Closures impacted large and small states
Public movements have declined dramatically, reaching the same levels as in May of last year, when the country was under even tighter national restrictions. About 1.2 million electronic consignment notes were generated on average per day, a year-low low and down from around 2 million in April. Electricity use saw its first decline in 2021 from pre-pandemic levels, while vehicle registrations have also fallen 46% on an annualized basis since the same month two years ago.
A two-year deadline is envisaged for electricity and vehicle data, with May 2019 as the reference period. This helps avoid base effects from the artificially depressed levels of May 2020, when most economic indicators collapsed.
In the second half of May, India’s curve of daily covid-19 cases was down, but most states either maintained lockdowns or allowed limited exemptions as they chose to remain cautious. faced with scarce vaccine stocks.
Gujarat, which relaxed its lockdown earlier, fared better than any other major state. Karnataka and Tamil Nadu, where covid-19 cases later peaked, have fallen behind. Delhi had the weakest economic performance and the worst decline in mobility levels among any state despite the curvature of its covid curve in early May.
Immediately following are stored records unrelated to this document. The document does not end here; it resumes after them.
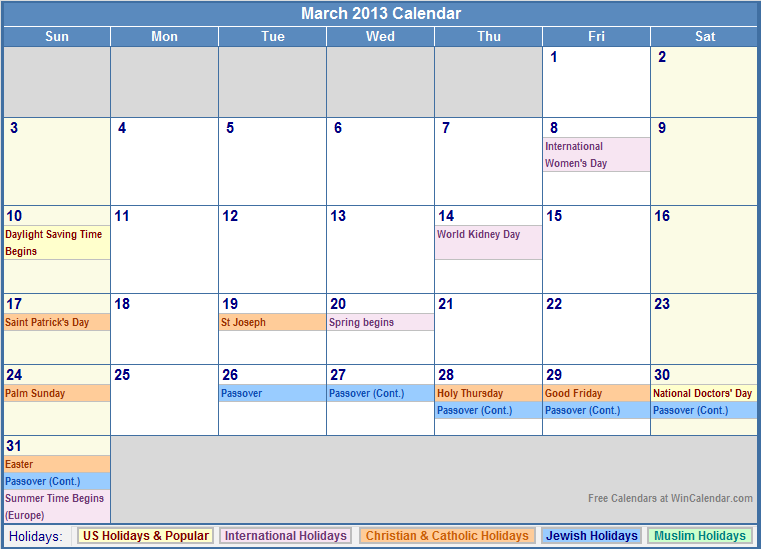 March 2013 Calendar with US, Christian, Jewish, Muslim & Holidays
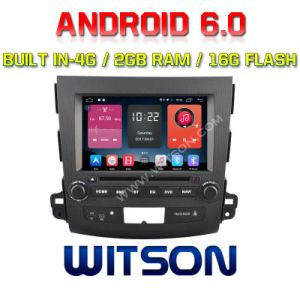Witson Quad-Core Android 6.0 Car DVD Player for Mitsubishi Outlander 2g RAM Bulit in 4G pictures & photos
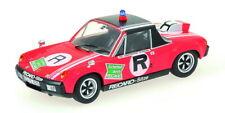 1:43 Porsche 914/6 ONS 1974 1/43 • MINICHAMPS 400746500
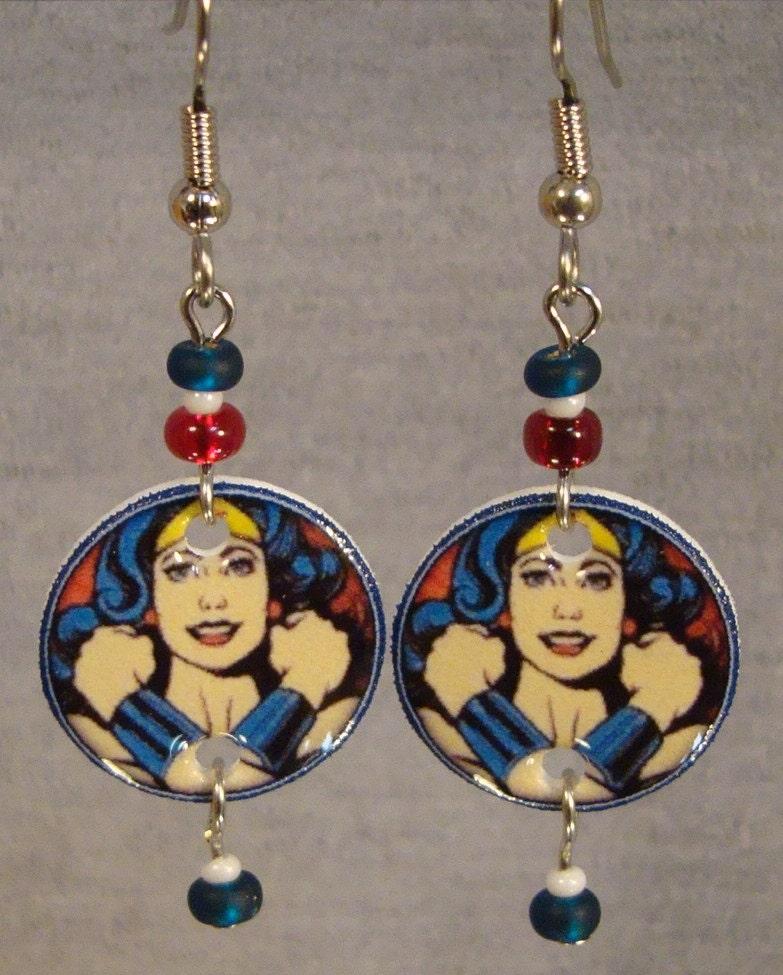 wonder woman dangle earrings super hero jewelry by afanaffair. Black Bedroom Furniture Sets. Home Design Ideas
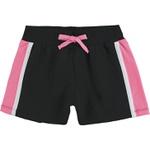 Conjunto Kyly Infantil Feminino 10 ao 18 Preto com Rosa Neon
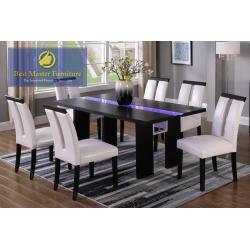 Z2077 Modern Dining Set
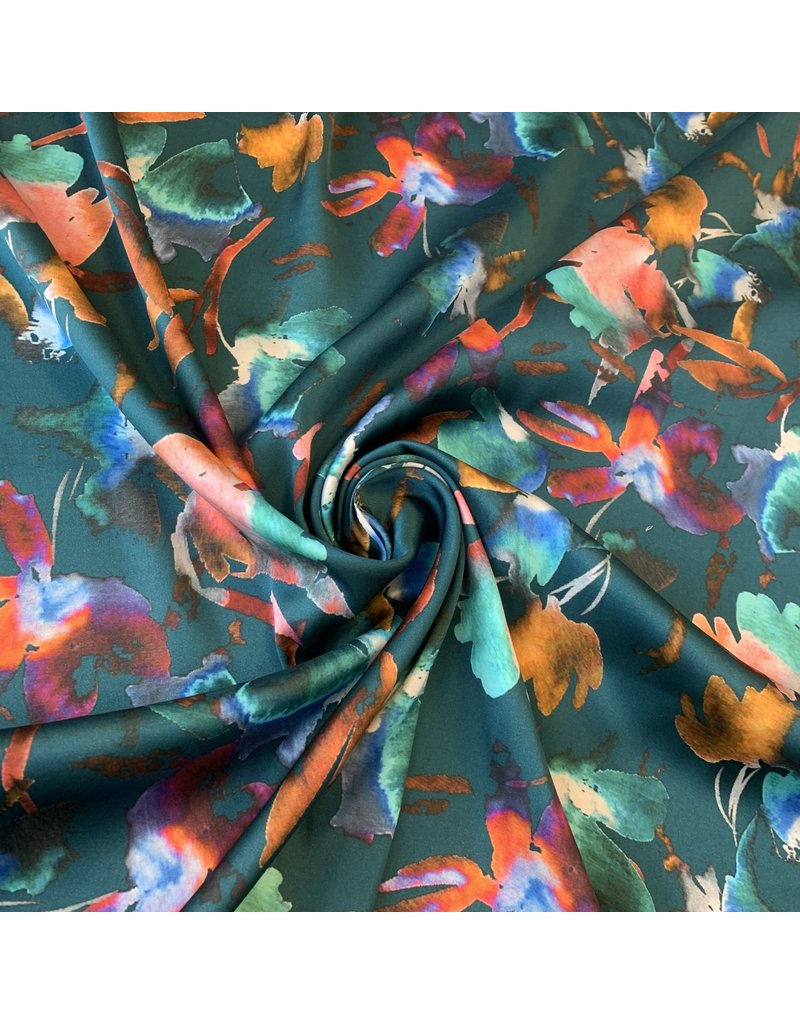 Viscose stretch inkjet 2947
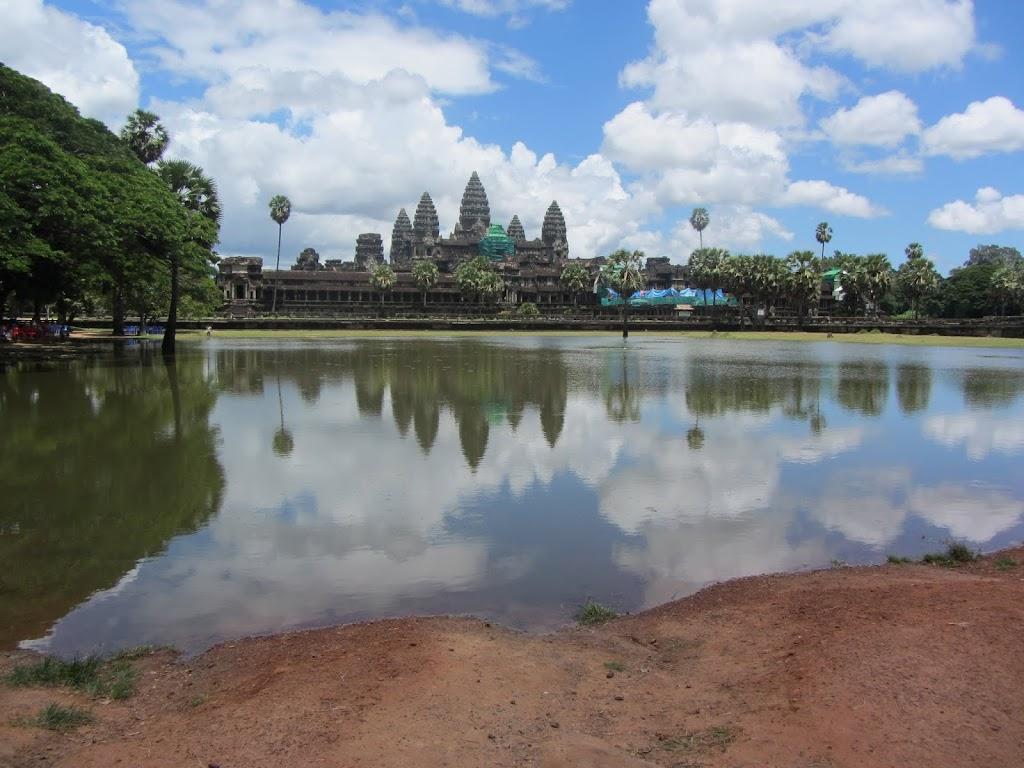 0188Angkor_Wat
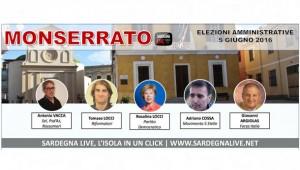 Ballottaggio Monserrato 2016, Tomaso Antonio Locci sindaco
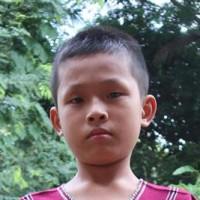 Adozione a distanza: Plaejor (Thailand)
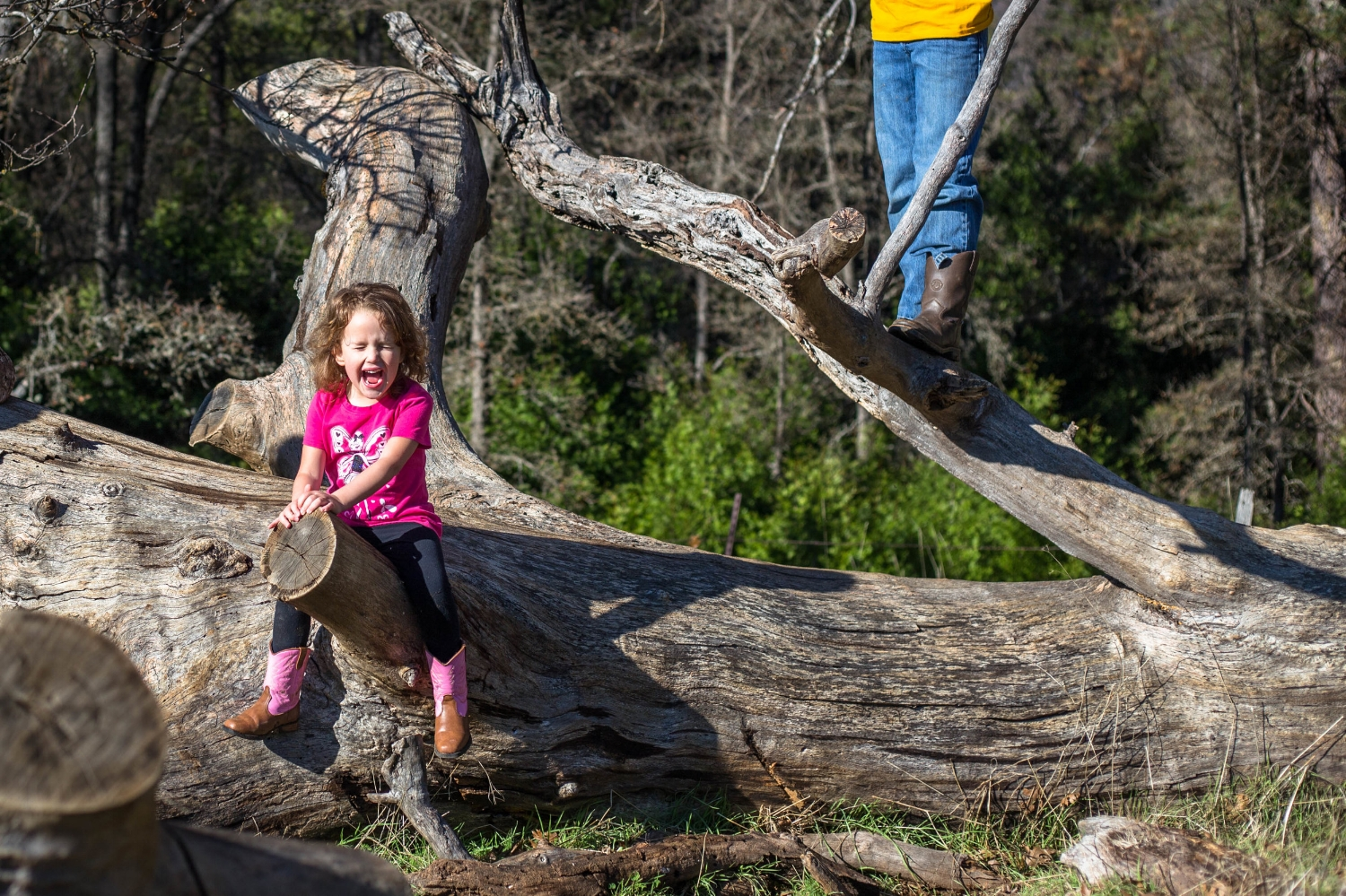 Girl sitting on log above ground crying because she is scared of heights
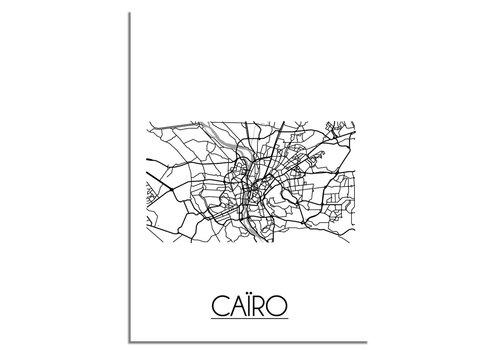 DesignClaud Caïro Stadtplan-poster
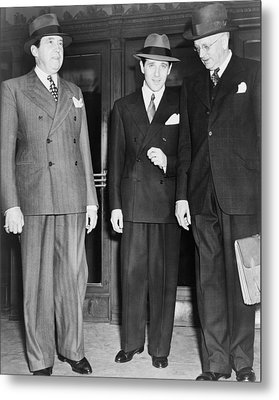 Bugsy Siegel Center With His Lawyers Metal Print by Everett
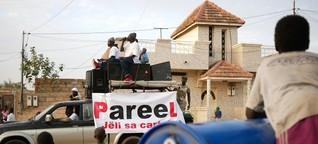 Protest-Rapper im Senegal - Musiker, die Regime stürzen
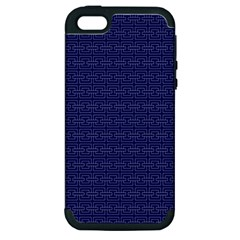 Pattern Apple Iphone 5 Hardshell Case (pc+silicone) by ValentinaDesign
The Mint State Recovery Tracking looks at three high-frequency indicators – electricity consumption, vehicle sales, and mobility levels – to track the performance of the states’ largest economies (those that represent at least 4% of India’s gross domestic product or GDP). Medium-sized (2-4% of India’s GDP) and small (1-2% of India’s GDP) economies are aggregated for this analysis.
Only 536,795 vehicles were registered in India in May, a sharp drop from 1.8 million in May 2019, the Center’s Vahan dashboard shows. Sequentially, it was 57% lower than the April figures. Delhi, with an annualized drop of 97%, was the worst on this indicator, followed by Karnataka (78%) and Tamil Nadu (62%).
Uttar Pradesh and Gujarat, which far exceeded their second wave peaks, recorded relatively smaller declines – 24% and 35%, respectively.
The country consumed 110 billion units of electricity in May, down 4.6% on an annualized basis since May 2019, according to data from the National Load Despatch Center. The contraction, the worst since December 2020, was seen in all states. Andhra Pradesh (-1.4%), Maharashtra (-1.9%), and Madhya Pradesh (-2.3%) saw a smaller decline than the national average. Delhi, with 17% annualized contraction, experienced the worst decline, followed by Kerala (-10.1%). West Bengal (-8.9%) and Uttar Pradesh (-8.7%) also experienced a considerable drop in their electricity consumption.
Mid-sized and small states experienced a relatively smaller contraction in their electricity use in May.
Mobility is collapsing
Public mobility has declined by around 8% since the end of April, reaching 55% of pre-pandemic levels by the end of May, according to the latest data from Google. With 37% of pre-pandemic attendance in public spaces, Delhi did the worst, followed closely by Karnataka (40%). Mobility was around half of normal levels in Tamil Nadu, West Bengal, Rajasthan, Telangana, Madhya Pradesh and Kerala.
In Gujarat and Uttar Pradesh, public mobility is now close to 70% of normal, despite different durations of confinement.
As the pandemic continues to increase in the south and northeast, these regions continue to see restricted public travel. Parts of Odisha and Himachal Pradesh, considered mid-sized states in the tracker, also reported a significant drop in mobility.
In the second wave, rural areas in small states were hit the hardest in May, with larger states seeing their infections peak earlier. This was reflected in the differential economic impact: the six major state economies, which were lagging behind in 2020, performed similarly to the rest of India in May.
Any national recovery will depend on the performance of the larger states in the coming weeks. The six major states, Maharashtra, Tamil Nadu, Uttar Pradesh, Gujarat, Karnataka and West Bengal, contribute over 50% of India’s economic output.
The 2020 lockdown left a long trail of an economic slowdown, but the latest GDP data shows the impact was fading until the second wave hits. Whether the recovery continues will depend on how quickly Indians emerge from the devastating emotional and financial toll of Wave 2. With the lockdown set to continue in key large states, this step could take time.